Investment Analysis can be divided into two basic types: Fundamental Analysis and Technical Analysis. This section will discuss the important issues in understanding Technical Analysis. With the aim of predicting future trends, Technical Analysis incorporates price charts and/or technical indicators for analysing previous trends to predict future market prices.
Before delving into Technical Analysis applications and techniques, investors should understand the following assumptions.
1. Price reflects all market behaviour.
2. Prices will occur in patterns.
3. History will continue to repeat itself.
Three Major Analysis Techniques:
1. Candlestick Charts
2. Chart Patterns
3. Trading Indicators
Our experts are constantly analyzing the market trends since the ups and the downs of the gold market is highly influenced by the directions of the market, and trend analysis; therefore, is absolutely necessary. In other words, the market trends point the direction of price changes.
1. When prices move successively higher than earlier prices, this upward price movement is called an uptrend.
2. When prices move successively lower than earlier prices, this downward price movement is called a downtrend.
3. When further upward price movements face resistance, or when downward movements face support, and also when a price hovers around a consistent price range, then that price movement is called a side trend.
Resistance and Support
Whenever prices rise, the market sentiment is optimistic in the sense that investors expect the price to grow continually. However, each investor will have different price where they expect to sell and close their buy positions. Whenever the positions are sold, there is an increase of sell positions. This increase of sell positions may exceed the number of buy positions. The increase in supply of sell positions will move the market price downward. The resistance level is the price where market prices fall after the price moves in an upward movement.
Whenever prices fall, the market sentiment is pessimistic in the sense that investors expect the price to fall continually. In this situation, investors will have different expectation of prices where they expect sell and close their sell positions. Whenever positions are bought, there is an increase of buy positions. This increase of buy positions may exceed the number of “sell” positions. The increase in supply of buy positions will move the market price upwards. The support level is the price where market prices rise after the price moves in a downward movement.
An important note to remember is that support and resistance levels are interchangeable. Whenever the price breaks through a resistance (or support) level, that respective level will then act as a support (or resistance) level. The rationale is that the most recent breakdown of a resistance (or support) level will be remembered by the market as a point of reference until those respective levels are tested at a later date.

COLLECTED MATERIAL:

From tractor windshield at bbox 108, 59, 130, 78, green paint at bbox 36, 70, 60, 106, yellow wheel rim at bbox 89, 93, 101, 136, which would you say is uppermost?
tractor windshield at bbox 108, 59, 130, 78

SET EXERCISE A:
According to the passage on technical analysis, what happens to a resistance or support level once the price breaks through it?
SET EXERCISE B:
Pick up the passage on technical analysis after its final sentence and continue it.
The material above comes from a different source than the passage on technical analysis.

WRITTEN ANSWER A:
It switches roles: a broken resistance level then acts as support, and a broken support level then acts as resistance.

WRITTEN ANSWER B:
Chart patterns can be divided into two major categories: Reversal Patterns and Continuation Patterns. A reversal pattern signals that the present trend might have changed direction, whereas a continuation pattern will signal that the trend may continue onwards whenever there is some market uncertainty. Below is a detailed explanation of some common patterns for your reference.
Head and Shoulders Patterns appear with a left shoulder, a head, and a right shoulder. The horizontal line drawn connecting the base of the shoulder is known as the neckline. With Head and Shoulder Patterns, there are two common variations. The first variation is simply known as the Head and Shoulders pattern, whilst the other variation is known as the “Inverted” Head and Shoulders or the Head and Shoulders Bottom.
Whenever the price breaks through the neckline, the breakout will continue until there is a breakdown of the continuation pattern. The price will continue to reverse until the price goes beyond the start of the head and shoulders pattern.
Double Top / Double Bottom Patterns occur whenever two consecutive tops (or bottoms) appear, with an eventual trend reversal.
Double Tops occur whenever the price rises to a new high. Afterwards, the retracement will go towards a support level for an uptrend market direction. After the retracement, the market will continue upwards from the support level to test the previous high. Once the market realizes that the resistance level cannot be broken, the prevailing short sellers will overwhelm the number of long positions, resulting in a breakdown of the previous uptrend.
The resulting trend will break through the previous support levels and act as resistance for the buyers.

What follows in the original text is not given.